Apabila digunakan sebagai tanda
pengenal, lambang tersebut harus dalam ukuran kecil, berfungsi pula
untuk mengingatkan bahwa institusi di atas bekerja sesuai dengan
prinsip-prinsip dasar gerakan. Pemakaian lambang sebagai tanda pengenal juga
menunjukkan bahwa seseorang, sebuah kendaraan atau bangunan berkaitan dengan
gerakan. Untuk itu, gerakan secara organisasi dapat mengatur secara teknis
penggunaan. Tanda pengenal misalnya dalam bangunan, seragam yang kita gunakan,
kendaraan, dan masih banyak lagi. Penggunaan lambang sebagai tanda pengenal pun
harus didasarkan pada UU nasional mengenai lambang untuk perhimpunan
nasionalnya.
Apabia lambang digunakan
sebagai tanda pelindung. Lambang tersebut harus menimbulkan sebuah
reaksi otomatis untuk menahan diri dan menghormati di antara kombatan. Lambang
harus selalu ditampakkan dalam bentuknya yang asli. Dengan kata lain, tidak
boleh ada satupun yang ditambahkan padanya, baik terhadap Palang Merah, Bulan
Sabit Merah ataupun pada dasarnya yang putih. Karena lambang tersebut harus
dapat dikenali dari jarak sejauh mungkin, ukurannya harus besar, yaitu sebesar
yang diperlukan dalam situasi perang. Lambang ini menandakan adanya
perlindungan bagi :
Ø Personel medis dan keagamaan
angkatan bersenjata.
Ø Unit dan fasilitas medis
angkatan bersenjata.
Ø Unit dan transportasi medis
perhimpunan nasional apabila digunakan sebagai perbantuan terhadap pelayanan
medis angkatan bersenjata.
Ø Peralatan medis.
Penyalahgunaan Lambang
Setiap Negara peserta
konvensi Jenewa memiliki kewajiban membuat peraturan atau UU untuk mencegah dan
mengurangi penyalahgunaan lambang. Negara secara khusus harus mengesahkan suatu
peraturan untuk melindungi Lambang Palang Merah dan Bulan Sabit Merah. Dengan
demikian, pemakaian Lambang yang tidak diperbolehkan oleh Konvensi Jenewa dan
protocol tambahan merupakan pelanggaran hukum. Bentuk-bentuk penyalahgunaan
lambang yaitu :
o Peniruan (imitation)
Penggunaan
tanda-tanda yang dapat disalahartikan sebagai Lambang Palang Merah dan bulan sabit
merah (misalnya warna dan bentuk yang mirip). Biasanya digunakan untuk tujuan
komersial.
o Penggunaan yang tidak tepat (usurpation)
Penggunaan
lambang palang merah dan bulan sabit oleh kelompok atau perseorangan
(perusahaan komersial, organisai non-pemerintah, dokter swasta, apoteker, dsb)

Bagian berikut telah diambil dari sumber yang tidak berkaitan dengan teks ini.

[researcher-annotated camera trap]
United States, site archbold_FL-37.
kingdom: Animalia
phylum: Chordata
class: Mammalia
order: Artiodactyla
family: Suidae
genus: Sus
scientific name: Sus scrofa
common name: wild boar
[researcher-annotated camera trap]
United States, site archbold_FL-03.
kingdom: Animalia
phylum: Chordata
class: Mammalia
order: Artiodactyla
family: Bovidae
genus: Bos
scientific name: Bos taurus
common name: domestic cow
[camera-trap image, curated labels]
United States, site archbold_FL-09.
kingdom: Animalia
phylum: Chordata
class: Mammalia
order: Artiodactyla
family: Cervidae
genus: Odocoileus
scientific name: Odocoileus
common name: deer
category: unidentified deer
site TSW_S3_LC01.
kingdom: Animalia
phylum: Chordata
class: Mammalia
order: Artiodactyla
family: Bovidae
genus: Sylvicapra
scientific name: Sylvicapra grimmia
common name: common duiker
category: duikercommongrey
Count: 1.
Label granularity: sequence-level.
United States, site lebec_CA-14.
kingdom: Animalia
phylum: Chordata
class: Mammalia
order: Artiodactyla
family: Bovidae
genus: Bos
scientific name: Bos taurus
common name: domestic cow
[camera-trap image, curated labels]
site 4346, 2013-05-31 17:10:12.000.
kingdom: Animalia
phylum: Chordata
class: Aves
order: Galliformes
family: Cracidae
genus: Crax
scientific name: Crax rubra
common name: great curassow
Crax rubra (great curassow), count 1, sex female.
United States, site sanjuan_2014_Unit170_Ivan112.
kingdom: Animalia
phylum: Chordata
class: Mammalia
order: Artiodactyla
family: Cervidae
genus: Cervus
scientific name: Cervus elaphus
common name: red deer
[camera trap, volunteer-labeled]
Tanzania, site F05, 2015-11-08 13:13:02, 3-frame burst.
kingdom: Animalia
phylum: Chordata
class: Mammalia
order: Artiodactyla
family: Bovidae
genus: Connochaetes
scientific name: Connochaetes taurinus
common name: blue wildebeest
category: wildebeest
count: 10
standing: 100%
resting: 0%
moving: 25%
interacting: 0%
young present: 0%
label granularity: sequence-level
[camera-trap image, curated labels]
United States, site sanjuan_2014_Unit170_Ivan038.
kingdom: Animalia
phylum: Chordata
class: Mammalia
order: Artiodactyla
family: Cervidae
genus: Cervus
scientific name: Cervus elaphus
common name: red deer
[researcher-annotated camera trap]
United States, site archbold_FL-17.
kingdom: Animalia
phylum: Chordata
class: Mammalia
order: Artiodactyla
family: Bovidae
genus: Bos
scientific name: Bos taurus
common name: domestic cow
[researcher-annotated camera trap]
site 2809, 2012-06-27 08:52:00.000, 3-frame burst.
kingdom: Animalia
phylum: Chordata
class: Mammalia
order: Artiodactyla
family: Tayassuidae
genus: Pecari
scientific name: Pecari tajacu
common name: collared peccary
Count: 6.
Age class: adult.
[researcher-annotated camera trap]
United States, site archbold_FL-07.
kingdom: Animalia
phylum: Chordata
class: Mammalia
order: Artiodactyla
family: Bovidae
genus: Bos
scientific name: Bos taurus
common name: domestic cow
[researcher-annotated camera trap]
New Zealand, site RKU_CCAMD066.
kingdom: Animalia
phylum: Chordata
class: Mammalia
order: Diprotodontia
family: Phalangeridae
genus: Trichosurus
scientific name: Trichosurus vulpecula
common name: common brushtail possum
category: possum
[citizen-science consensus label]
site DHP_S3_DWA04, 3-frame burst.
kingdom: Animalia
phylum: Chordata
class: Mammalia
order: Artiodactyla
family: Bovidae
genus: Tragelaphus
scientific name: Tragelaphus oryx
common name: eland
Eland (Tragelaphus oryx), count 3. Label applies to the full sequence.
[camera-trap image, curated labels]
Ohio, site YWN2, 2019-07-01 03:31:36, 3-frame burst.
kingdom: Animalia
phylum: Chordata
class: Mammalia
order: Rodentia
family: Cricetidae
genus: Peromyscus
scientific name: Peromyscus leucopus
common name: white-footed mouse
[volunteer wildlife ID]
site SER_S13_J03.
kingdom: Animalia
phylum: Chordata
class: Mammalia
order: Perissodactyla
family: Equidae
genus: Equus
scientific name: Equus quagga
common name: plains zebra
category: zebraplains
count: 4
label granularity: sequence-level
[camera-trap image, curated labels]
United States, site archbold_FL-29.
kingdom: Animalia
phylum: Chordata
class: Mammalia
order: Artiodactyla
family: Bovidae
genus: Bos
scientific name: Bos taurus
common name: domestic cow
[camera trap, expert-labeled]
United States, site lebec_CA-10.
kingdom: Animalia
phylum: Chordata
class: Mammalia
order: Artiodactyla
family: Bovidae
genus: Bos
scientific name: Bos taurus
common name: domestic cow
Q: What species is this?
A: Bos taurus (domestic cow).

atau penggunaan lambang oleh orang yang berhak namun digunakan untuk tujuan
yang tidak sesuai dengan prinsip-prinsip dasar gerakan (missal : seseorang yang
berhak menggunakan lambang namun menggunakannya untuk dapat melewati batas
Negara dengan lebih mudah pada saat itu sedang tugas).
o Penggunaan yang melanggar ketentuan atau pelanggaran berat (perfidy or grave misuse)
Penggunaan
lambang palang merah dan bulan sabit merah dalam masa perang untuk melindungi
kombatan bersenjata atau perlengkapan militer (missal ambulans atau helicopter
ditandai dengan bendera palang merah) dianggap sebagai kejahatan perang.